Work to complete
Reproduce the stretch of the large-dataset thread from "Hi, I have a" through "it in my RAM.", with "HF hub" renamed to "Hugging Face Hub".

[[ Document text open ]]

Hi, I have a ~1TB large dataset stored at the HF hub. I can download this on my disk and read it successfully. Nevertheless, it’s large enough that I can’t fit it in my RAM.
What is the best practice for training a model on such a dataset?
I tried loading the dataset with load_dataset(..., streaming=True) and then having two buffers: one that is being loaded by training process onto GPU and one that, in a separate thread, streams from the dataset and fills up the other buffer. Then, when the initial training buffer starts running low, I swap out the buffers and refill the other buffer in a new thread. This wasn’t super successful since loading from the disk was still the bottleneck.
Dealing with a dataset that’s too big for your RAM can be tricky, but there are some great ways to make it work smoothly:
Stream Your Data:
Instead of loading the whole dataset into memory, you can stream it directly using load_dataset(..., streaming=True). This way, you only load what you need, when you need it, saving memory!
Shuffle Smartly:
While streaming, you can shuffle with a buffer to keep things random but still memory-efficient. A buffer of a few thousand examples usually works well.
Speed Up Loading:
If reading from disk is slowing you down, try breaking the dataset into smaller chunks beforehand. Smaller files load faster and keep things moving.
Prefetch Data:
You can load data in advance while your model is training to avoid waiting for the next batch. Frameworks like PyTorch or TensorFlow have prefetching options built in.
Use Cloud Storage:
If your disk is still slow, storing the dataset on a fast cloud service like AWS or GCP might help. You can stream the data directly from there with better speeds.

[[ Document text closed ]]
[[ Source material open ]]

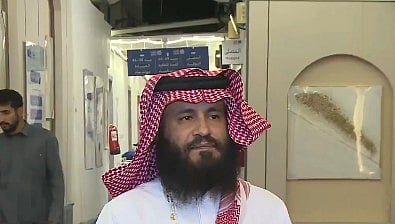 أحد مشرفي حملات الحج: جميع المخيمات مؤمّنة بأنظمة إنذار متطورة ضمن إجراءات السلامة 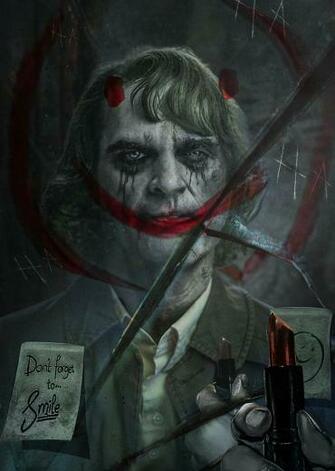Joker Image Don T Forget To Joaquin Phoenix As The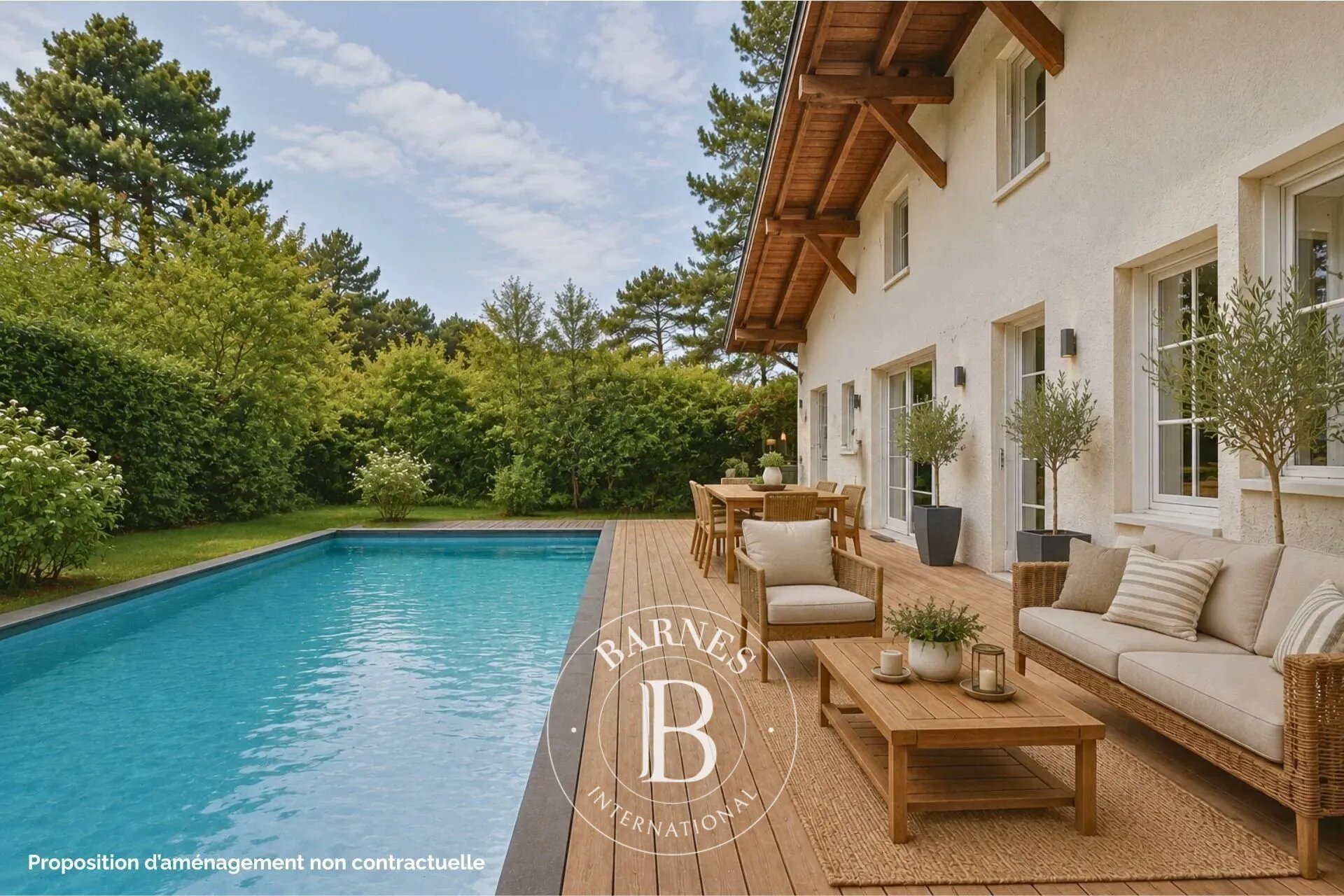 Maison à vendre, 130m², Lège-Cap-Ferret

[[ Source material closed ]]

Response for this exercise
Hi, I have a ~1TB large dataset stored at the Hugging Face Hub. I can download this on my disk and read it successfully. Nevertheless, it’s large enough that I can’t fit it in my RAM.